** Work to do **
Set out the lines below as a numbered list, leaving out any blank lines.

-- start of Extracted information --

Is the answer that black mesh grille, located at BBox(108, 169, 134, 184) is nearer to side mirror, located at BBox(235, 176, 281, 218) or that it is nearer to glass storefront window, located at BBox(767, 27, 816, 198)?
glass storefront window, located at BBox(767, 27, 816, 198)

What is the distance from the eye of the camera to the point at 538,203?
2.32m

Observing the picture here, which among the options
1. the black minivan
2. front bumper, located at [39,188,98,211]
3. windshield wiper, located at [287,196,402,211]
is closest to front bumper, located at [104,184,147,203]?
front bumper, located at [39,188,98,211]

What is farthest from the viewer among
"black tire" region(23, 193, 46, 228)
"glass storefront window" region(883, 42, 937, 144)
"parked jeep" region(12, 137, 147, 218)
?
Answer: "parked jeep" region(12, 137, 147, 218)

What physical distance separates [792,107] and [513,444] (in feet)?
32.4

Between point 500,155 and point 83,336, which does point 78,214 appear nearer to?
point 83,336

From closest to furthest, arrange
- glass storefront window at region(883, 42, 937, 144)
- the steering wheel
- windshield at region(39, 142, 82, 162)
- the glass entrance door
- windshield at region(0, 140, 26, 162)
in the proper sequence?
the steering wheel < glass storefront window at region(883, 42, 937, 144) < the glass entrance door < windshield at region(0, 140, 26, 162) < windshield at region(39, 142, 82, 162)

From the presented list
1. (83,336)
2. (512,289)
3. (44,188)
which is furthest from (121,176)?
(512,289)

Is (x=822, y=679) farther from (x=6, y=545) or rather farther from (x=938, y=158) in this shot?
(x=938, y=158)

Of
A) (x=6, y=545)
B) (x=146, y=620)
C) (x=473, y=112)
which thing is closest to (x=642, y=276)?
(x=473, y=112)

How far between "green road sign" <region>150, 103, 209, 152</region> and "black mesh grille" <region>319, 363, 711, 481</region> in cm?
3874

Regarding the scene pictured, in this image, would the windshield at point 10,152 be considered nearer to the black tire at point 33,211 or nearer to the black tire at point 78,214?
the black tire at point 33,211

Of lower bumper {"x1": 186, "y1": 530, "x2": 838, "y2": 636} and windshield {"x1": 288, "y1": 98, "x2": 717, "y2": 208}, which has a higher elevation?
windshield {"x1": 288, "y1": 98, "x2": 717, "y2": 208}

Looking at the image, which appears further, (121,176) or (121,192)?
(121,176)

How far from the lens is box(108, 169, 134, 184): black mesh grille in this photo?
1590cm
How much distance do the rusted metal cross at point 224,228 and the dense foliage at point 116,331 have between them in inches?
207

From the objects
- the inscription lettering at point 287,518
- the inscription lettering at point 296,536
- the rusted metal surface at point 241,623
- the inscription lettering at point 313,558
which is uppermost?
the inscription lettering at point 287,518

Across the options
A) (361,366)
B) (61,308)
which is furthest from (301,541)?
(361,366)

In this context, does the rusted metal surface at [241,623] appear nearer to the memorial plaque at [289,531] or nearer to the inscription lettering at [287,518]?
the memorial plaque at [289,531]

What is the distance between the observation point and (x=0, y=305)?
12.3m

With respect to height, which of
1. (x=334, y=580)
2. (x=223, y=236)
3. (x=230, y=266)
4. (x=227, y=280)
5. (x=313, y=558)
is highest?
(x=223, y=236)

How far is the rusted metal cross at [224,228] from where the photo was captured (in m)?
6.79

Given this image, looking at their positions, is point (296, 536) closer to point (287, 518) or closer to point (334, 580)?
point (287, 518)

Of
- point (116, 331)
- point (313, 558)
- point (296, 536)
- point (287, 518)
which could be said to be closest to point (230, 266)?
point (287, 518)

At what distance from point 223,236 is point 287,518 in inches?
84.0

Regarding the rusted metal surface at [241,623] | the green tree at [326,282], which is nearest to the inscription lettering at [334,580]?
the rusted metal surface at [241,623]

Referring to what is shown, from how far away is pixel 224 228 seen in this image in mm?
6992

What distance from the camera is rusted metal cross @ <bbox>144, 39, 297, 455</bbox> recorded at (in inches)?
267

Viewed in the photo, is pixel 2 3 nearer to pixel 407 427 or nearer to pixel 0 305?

-- end of Extracted information --

** Output below **
1. Is the answer that black mesh grille, located at BBox(108, 169, 134, 184) is nearer to side mirror, located at BBox(235, 176, 281, 218) or that it is nearer to glass storefront window, located at BBox(767, 27, 816, 198)?
2. glass storefront window, located at BBox(767, 27, 816, 198)
3. What is the distance from the eye of the camera to the point at 538,203?
4. 2.32m
5. Observing the picture here, which among the options
6. 1. the black minivan
7. 2. front bumper, located at [39,188,98,211]
8. 3. windshield wiper, located at [287,196,402,211]
9. is closest to front bumper, located at [104,184,147,203]?
10. front bumper, located at [39,188,98,211]
11. What is farthest from the viewer among
12. "black tire" region(23, 193, 46, 228)
13. "glass storefront window" region(883, 42, 937, 144)
14. "parked jeep" region(12, 137, 147, 218)
15. ?
16. Answer: "parked jeep" region(12, 137, 147, 218)
17. What physical distance separates [792,107] and [513,444] (in feet)?
18. 32.4
19. Between point 500,155 and point 83,336, which does point 78,214 appear nearer to?
20. point 83,336
21. From closest to furthest, arrange
22. - glass storefront window at region(883, 42, 937, 144)
23. - the steering wheel
24. - windshield at region(39, 142, 82, 162)
25. - the glass entrance door
26. - windshield at region(0, 140, 26, 162)
27. in the proper sequence?
28. the steering wheel < glass storefront window at region(883, 42, 937, 144) < the glass entrance door < windshield at region(0, 140, 26, 162) < windshield at region(39, 142, 82, 162)
29. From the presented list
30. 1. (83,336)
31. 2. (512,289)
32. 3. (44,188)
33. which is furthest from (121,176)?
34. (512,289)
35. Is (x=822, y=679) farther from (x=6, y=545) or rather farther from (x=938, y=158) in this shot?
36. (x=938, y=158)
37. Of
38. A) (x=6, y=545)
39. B) (x=146, y=620)
40. C) (x=473, y=112)
41. which thing is closest to (x=642, y=276)?
42. (x=473, y=112)
43. How far between "green road sign" <region>150, 103, 209, 152</region> and "black mesh grille" <region>319, 363, 711, 481</region> in cm?
44. 3874
45. Regarding the scene pictured, in this image, would the windshield at point 10,152 be considered nearer to the black tire at point 33,211 or nearer to the black tire at point 78,214?
46. the black tire at point 33,211
47. Of lower bumper {"x1": 186, "y1": 530, "x2": 838, "y2": 636} and windshield {"x1": 288, "y1": 98, "x2": 717, "y2": 208}, which has a higher elevation?
48. windshield {"x1": 288, "y1": 98, "x2": 717, "y2": 208}
49. Looking at the image, which appears further, (121,176) or (121,192)?
50. (121,176)
51. How far from the lens is box(108, 169, 134, 184): black mesh grille in this photo?
52. 1590cm
53. How much distance do the rusted metal cross at point 224,228 and the dense foliage at point 116,331 have between them in inches?
54. 207
55. From the objects
56. - the inscription lettering at point 287,518
57. - the inscription lettering at point 296,536
58. - the rusted metal surface at point 241,623
59. - the inscription lettering at point 313,558
60. which is uppermost?
61. the inscription lettering at point 287,518
62. Across the options
63. A) (361,366)
64. B) (61,308)
65. which is furthest from (301,541)?
66. (361,366)
67. In this context, does the rusted metal surface at [241,623] appear nearer to the memorial plaque at [289,531] or nearer to the inscription lettering at [287,518]?
68. the memorial plaque at [289,531]
69. What is the distance between the observation point and (x=0, y=305)?
70. 12.3m
71. With respect to height, which of
72. 1. (x=334, y=580)
73. 2. (x=223, y=236)
74. 3. (x=230, y=266)
75. 4. (x=227, y=280)
76. 5. (x=313, y=558)
77. is highest?
78. (x=223, y=236)
79. How far is the rusted metal cross at [224,228] from where the photo was captured (in m)?
80. 6.79
81. Given this image, looking at their positions, is point (296, 536) closer to point (287, 518) or closer to point (334, 580)?
82. point (287, 518)
83. Of
84. - point (116, 331)
85. - point (313, 558)
86. - point (296, 536)
87. - point (287, 518)
88. which could be said to be closest to point (230, 266)?
89. point (287, 518)
90. At what distance from point 223,236 is point 287,518 in inches?
91. 84.0
92. Regarding the rusted metal surface at [241,623] | the green tree at [326,282], which is nearest to the inscription lettering at [334,580]?
93. the rusted metal surface at [241,623]
94. Referring to what is shown, from how far away is pixel 224 228 seen in this image in mm?
95. 6992
96. What distance from the camera is rusted metal cross @ <bbox>144, 39, 297, 455</bbox> recorded at (in inches)?
97. 267
98. Viewed in the photo, is pixel 2 3 nearer to pixel 407 427 or nearer to pixel 0 305?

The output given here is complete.